Uncanny patterns

I often remind myself and my writing students that life is pretty random but fiction is about patterns.

One of the challenges is that writers have to use their clever brains–and their organic connections with their characters–to be careful that the patterns aren’t obvious and predictable and thus uninteresting.

This week, a young reader and gardener visited my house and admired my garden.  What he liked was that it didn’t have just the same old stuff…yellow corn.  Green beans.  No!  It had golden zucchini and purple peppers and black tomatoes.

 

It had oxalis tuberosa instead of potatoes.  (Can’t wait to see how those taste–they were eaten in ancient Peru and I once wrote a folktale set in ancient Peru.)

It had something called chocolate soldier.

It has amaranthus, which my visitors thought looked like a Dr. Seuss plant, with its strange ropy blossoms.  How eerie to find out that this is also called Love Lies Bleeding.

(My sweetie says he feels like he’s living in a plant zoo.)

It was my young visitor who also used the word “uncanny” to describe the strange-but-true stories that weave their ways into our lives.  I was talking with his mom about a family retreat I’ll be leading for Westminster Presbyterian Church that will focus on stories…and he’s right.  Sometimes life doesn’t seem random at all.  Sometimes it has really odd connections and patterns.

For example, long ago my daughter used to do an odd little dance around and around a rocky circle in our yard in Grand Forks, ND singing songs and telling stories to herself.  I asked friends to tell me what might grow in that rocky soil.  They said, “Moss rose.”  So I tried moss rose.

I tried and tried and tried moss rose.

No luck.

It didn’t take, though.  Even in the rich Red River Valley soil, it failed to Only Connect.

This summer, I asked one of my sisters if she knew what a strange visitor to my garden might be.  She said no.

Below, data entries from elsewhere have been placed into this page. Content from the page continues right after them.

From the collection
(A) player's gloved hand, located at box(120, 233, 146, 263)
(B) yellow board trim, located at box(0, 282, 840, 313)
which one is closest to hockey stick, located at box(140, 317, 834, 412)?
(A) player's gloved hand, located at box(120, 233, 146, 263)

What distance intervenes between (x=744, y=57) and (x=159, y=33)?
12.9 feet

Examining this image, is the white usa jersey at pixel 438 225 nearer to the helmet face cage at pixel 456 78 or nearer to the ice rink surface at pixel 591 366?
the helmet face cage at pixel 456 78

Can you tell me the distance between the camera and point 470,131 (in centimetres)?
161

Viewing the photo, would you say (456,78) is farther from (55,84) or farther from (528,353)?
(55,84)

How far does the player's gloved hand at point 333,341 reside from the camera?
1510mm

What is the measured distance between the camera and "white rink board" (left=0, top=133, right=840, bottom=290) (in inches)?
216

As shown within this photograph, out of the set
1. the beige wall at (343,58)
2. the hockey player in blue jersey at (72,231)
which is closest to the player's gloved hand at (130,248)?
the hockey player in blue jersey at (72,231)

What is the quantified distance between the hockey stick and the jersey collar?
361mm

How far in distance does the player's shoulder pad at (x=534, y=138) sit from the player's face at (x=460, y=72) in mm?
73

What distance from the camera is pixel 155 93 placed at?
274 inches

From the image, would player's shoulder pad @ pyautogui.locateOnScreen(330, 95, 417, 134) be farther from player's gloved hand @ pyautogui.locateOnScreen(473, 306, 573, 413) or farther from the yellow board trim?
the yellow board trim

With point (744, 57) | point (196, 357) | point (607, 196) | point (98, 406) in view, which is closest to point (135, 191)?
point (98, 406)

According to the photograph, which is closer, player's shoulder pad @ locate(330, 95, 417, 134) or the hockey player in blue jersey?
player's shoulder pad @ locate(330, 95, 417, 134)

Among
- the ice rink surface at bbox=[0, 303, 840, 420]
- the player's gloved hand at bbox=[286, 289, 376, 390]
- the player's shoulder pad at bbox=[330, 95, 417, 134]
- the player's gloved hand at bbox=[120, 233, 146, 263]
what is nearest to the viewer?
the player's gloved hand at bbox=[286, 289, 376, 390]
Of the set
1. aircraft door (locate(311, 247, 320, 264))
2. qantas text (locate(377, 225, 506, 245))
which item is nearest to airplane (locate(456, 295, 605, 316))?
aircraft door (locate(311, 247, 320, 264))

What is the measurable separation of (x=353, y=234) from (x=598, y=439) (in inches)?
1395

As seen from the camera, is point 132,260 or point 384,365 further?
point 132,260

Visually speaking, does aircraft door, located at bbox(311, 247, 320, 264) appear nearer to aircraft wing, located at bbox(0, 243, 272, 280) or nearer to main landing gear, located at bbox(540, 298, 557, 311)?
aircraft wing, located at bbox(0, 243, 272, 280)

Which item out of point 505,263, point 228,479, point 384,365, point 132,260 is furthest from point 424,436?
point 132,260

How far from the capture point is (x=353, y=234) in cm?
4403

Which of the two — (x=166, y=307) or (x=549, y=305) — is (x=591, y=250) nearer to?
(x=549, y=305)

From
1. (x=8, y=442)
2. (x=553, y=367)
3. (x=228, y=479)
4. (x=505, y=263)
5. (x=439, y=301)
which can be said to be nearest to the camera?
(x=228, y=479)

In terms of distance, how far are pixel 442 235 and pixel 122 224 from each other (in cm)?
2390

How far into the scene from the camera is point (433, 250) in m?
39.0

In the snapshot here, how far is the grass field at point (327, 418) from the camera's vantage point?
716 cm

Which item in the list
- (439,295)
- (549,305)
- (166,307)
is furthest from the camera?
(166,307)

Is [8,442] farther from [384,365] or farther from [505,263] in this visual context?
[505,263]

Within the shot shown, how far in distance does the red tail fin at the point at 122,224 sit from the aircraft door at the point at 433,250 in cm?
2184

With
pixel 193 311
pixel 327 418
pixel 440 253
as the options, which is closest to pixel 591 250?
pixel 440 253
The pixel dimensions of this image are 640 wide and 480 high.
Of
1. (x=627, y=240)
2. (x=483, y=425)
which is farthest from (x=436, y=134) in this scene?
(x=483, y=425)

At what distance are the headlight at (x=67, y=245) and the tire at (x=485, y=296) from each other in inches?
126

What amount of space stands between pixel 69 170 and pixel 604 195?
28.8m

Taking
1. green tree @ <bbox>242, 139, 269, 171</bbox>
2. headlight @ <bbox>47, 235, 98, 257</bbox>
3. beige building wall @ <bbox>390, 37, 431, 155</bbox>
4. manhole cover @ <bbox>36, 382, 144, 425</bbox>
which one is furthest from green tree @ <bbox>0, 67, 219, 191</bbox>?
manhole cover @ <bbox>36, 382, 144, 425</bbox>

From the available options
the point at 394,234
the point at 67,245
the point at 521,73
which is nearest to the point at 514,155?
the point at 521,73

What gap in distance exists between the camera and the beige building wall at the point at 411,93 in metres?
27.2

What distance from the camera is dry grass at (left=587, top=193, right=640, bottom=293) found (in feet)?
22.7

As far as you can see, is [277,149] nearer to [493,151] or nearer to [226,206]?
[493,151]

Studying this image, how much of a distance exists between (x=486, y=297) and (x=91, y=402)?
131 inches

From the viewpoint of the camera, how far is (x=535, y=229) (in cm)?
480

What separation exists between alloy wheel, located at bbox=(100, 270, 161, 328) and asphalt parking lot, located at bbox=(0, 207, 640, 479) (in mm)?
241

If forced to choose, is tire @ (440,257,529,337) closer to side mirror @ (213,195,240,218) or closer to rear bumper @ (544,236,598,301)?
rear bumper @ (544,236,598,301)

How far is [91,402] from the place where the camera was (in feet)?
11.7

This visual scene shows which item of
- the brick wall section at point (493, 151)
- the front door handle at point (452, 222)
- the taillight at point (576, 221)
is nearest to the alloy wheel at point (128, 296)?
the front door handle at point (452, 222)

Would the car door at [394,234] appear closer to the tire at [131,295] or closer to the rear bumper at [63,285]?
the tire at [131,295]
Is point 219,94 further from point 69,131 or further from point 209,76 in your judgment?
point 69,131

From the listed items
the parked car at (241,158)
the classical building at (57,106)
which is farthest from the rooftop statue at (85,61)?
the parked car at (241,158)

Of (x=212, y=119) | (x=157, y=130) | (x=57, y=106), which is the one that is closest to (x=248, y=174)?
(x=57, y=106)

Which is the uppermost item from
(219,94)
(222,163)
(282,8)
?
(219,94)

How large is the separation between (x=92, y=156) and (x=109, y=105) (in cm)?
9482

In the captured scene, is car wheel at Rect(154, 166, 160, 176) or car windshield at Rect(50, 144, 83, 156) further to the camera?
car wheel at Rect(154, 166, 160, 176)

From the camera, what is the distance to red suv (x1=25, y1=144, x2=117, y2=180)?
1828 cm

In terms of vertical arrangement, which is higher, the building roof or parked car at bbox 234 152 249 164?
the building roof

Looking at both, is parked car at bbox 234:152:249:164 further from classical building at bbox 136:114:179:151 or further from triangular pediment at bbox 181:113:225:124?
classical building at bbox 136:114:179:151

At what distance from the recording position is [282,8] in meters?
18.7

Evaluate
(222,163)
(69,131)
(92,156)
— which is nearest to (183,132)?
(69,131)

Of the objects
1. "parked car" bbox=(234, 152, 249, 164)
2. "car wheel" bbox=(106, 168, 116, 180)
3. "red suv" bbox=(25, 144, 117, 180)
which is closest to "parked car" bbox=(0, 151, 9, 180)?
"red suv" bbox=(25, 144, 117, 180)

It turned out to be a moss rose.

After all this time…a moss rose–that I once tried so hard to grow–came unannounced to my garden.  Isn’t that amazing?

My volunteer efforts to get books to kids in Ethiopia have shown me that the universe ripples around us in strange and fascinating ways.  I cling to trust that if I do my part, the uncanny connections that I’ve written about on this blog will continue to appear there, too.

Even a story that appears to have a terribly sad ending–like this birth mother who felt she had to give up her twins for adoption–can have surprising new twists…like an adopted daughter who appears 17 years later–with her adoptive mom–to make new connections.

In life…in fiction…characters suffer.  We pay hard and bitter prices sometimes to get what our deepest selves need.

And sometimes we get to write a different ending.